— start of Material provided —

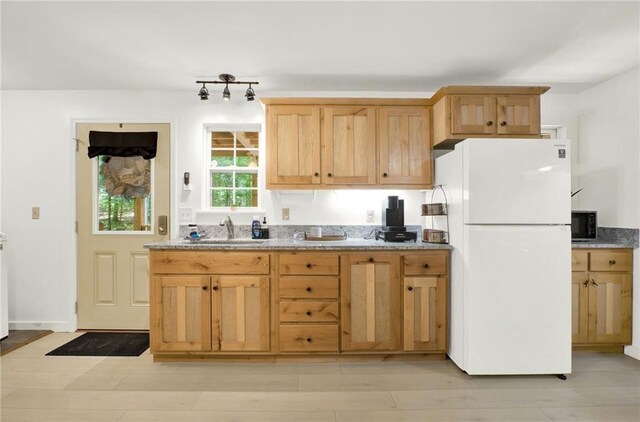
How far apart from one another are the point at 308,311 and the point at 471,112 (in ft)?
6.45

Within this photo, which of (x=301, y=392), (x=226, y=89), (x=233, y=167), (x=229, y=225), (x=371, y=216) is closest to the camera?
(x=301, y=392)

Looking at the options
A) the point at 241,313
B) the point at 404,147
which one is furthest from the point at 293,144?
the point at 241,313

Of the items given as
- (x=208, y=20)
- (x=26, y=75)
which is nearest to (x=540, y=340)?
(x=208, y=20)

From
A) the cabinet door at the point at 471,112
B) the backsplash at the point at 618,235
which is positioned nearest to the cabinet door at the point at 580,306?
the backsplash at the point at 618,235

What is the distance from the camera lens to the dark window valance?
351 centimetres

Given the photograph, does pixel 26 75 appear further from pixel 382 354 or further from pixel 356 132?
pixel 382 354

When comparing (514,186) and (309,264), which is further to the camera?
(309,264)

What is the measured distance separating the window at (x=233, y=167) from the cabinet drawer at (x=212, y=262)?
0.88 m

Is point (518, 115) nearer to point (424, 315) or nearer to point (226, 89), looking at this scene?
point (424, 315)

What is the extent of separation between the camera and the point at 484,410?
85.5 inches

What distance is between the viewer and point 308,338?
2.77 metres

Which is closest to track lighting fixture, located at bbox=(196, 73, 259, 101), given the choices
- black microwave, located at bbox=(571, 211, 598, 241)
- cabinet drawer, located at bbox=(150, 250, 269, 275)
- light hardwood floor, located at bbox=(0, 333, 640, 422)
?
cabinet drawer, located at bbox=(150, 250, 269, 275)

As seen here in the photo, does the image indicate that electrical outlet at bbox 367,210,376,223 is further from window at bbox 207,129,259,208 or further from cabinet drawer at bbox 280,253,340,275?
window at bbox 207,129,259,208

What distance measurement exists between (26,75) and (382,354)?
3.69 meters
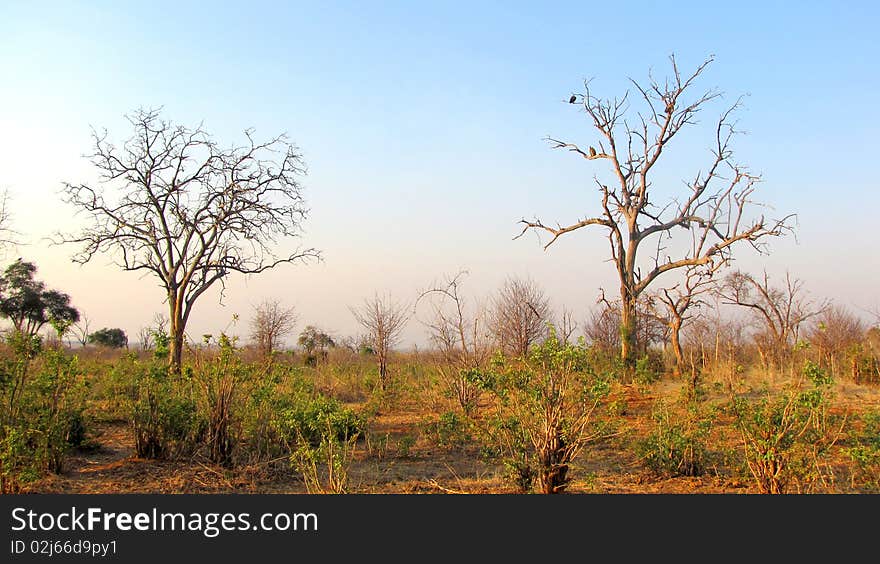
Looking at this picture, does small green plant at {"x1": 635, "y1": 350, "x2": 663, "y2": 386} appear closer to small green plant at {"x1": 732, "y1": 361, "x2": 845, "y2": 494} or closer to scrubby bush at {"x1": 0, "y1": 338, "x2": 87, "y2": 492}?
small green plant at {"x1": 732, "y1": 361, "x2": 845, "y2": 494}

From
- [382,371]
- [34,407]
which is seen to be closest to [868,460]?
[34,407]

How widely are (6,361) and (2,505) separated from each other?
198cm

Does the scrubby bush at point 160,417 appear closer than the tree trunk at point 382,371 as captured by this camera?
Yes

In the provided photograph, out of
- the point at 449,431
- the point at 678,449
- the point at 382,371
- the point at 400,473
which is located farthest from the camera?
the point at 382,371

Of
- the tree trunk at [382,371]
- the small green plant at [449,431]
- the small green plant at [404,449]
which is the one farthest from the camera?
the tree trunk at [382,371]

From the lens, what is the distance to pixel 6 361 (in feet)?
21.2

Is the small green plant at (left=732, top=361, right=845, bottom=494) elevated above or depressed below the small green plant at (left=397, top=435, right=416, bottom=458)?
above

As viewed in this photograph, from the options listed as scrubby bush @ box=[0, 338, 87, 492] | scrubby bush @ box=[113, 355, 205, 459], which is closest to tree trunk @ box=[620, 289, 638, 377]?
scrubby bush @ box=[113, 355, 205, 459]

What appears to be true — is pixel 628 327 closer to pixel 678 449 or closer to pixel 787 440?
pixel 678 449

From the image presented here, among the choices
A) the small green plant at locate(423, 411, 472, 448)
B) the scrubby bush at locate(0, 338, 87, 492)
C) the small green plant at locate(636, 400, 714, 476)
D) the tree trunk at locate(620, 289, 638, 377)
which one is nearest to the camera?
the scrubby bush at locate(0, 338, 87, 492)

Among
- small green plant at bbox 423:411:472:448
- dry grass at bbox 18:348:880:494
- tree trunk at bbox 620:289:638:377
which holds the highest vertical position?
tree trunk at bbox 620:289:638:377

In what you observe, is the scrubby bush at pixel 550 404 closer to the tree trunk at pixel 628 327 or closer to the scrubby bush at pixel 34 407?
the scrubby bush at pixel 34 407

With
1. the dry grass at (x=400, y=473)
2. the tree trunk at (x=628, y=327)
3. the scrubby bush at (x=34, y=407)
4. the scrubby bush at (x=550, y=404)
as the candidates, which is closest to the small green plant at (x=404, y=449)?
the dry grass at (x=400, y=473)

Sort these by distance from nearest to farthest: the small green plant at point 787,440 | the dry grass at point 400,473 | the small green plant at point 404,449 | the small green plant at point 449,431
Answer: the small green plant at point 787,440
the dry grass at point 400,473
the small green plant at point 449,431
the small green plant at point 404,449
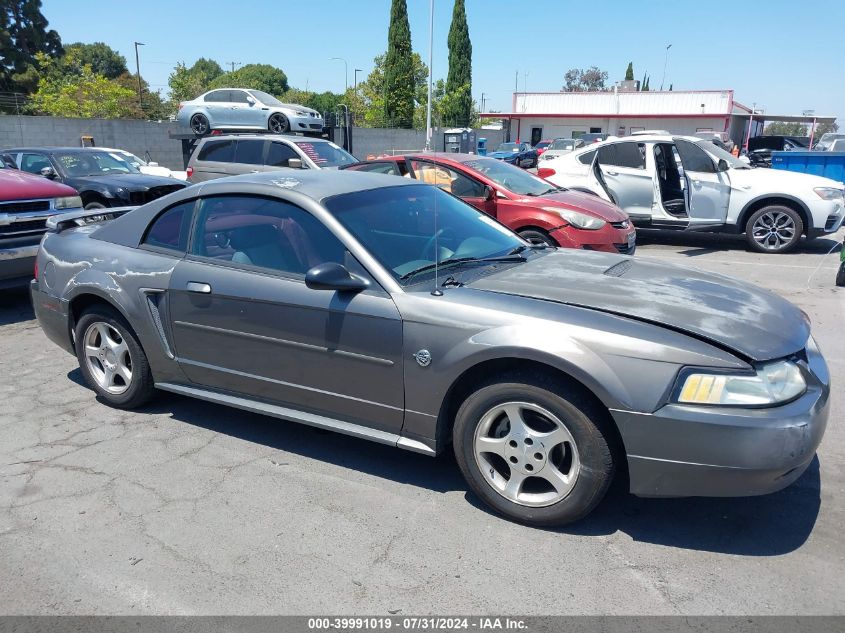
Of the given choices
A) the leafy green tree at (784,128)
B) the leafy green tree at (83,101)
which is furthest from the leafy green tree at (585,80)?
the leafy green tree at (83,101)

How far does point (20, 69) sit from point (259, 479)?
58.1m

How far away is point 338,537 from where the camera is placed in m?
3.11

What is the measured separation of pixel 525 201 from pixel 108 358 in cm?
517

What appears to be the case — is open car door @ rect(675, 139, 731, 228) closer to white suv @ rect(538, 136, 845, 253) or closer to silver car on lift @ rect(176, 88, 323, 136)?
white suv @ rect(538, 136, 845, 253)

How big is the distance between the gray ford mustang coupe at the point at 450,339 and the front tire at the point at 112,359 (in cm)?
1

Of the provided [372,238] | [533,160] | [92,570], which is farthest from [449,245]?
[533,160]

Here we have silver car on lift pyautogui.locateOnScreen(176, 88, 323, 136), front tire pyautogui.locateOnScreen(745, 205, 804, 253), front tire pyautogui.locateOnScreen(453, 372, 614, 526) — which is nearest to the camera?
front tire pyautogui.locateOnScreen(453, 372, 614, 526)

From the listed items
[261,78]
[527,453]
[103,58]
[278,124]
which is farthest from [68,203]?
[261,78]

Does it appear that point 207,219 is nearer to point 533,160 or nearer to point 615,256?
point 615,256

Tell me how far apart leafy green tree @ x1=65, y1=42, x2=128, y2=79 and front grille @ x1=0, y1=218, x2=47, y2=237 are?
102349 millimetres

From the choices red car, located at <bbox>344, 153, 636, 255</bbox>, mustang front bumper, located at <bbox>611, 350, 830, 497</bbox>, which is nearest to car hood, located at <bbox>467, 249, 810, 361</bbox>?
mustang front bumper, located at <bbox>611, 350, 830, 497</bbox>

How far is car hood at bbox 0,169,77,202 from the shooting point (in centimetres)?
707

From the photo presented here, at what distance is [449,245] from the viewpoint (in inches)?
156

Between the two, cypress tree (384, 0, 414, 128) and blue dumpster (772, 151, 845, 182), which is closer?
blue dumpster (772, 151, 845, 182)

— end of Material provided —

*What is required*:
Take the lines beginning with the line that contains "Here we have" and running through the line that contains "102349 millimetres". Swap "farthest" for "furthest", then write out only those lines, leaving everything else unchanged.

*Full response*:
Here we have silver car on lift pyautogui.locateOnScreen(176, 88, 323, 136), front tire pyautogui.locateOnScreen(745, 205, 804, 253), front tire pyautogui.locateOnScreen(453, 372, 614, 526) — which is nearest to the camera?
front tire pyautogui.locateOnScreen(453, 372, 614, 526)

From the listed items
[261,78]
[527,453]
[103,58]
[278,124]
which is furthest from [68,203]?
[261,78]

Does it appear that point 207,219 is nearer to point 533,160 or nearer to point 615,256?
point 615,256

Tell me how far apart leafy green tree @ x1=65, y1=42, x2=128, y2=79 and front grille @ x1=0, y1=218, x2=47, y2=237 are?
102349 millimetres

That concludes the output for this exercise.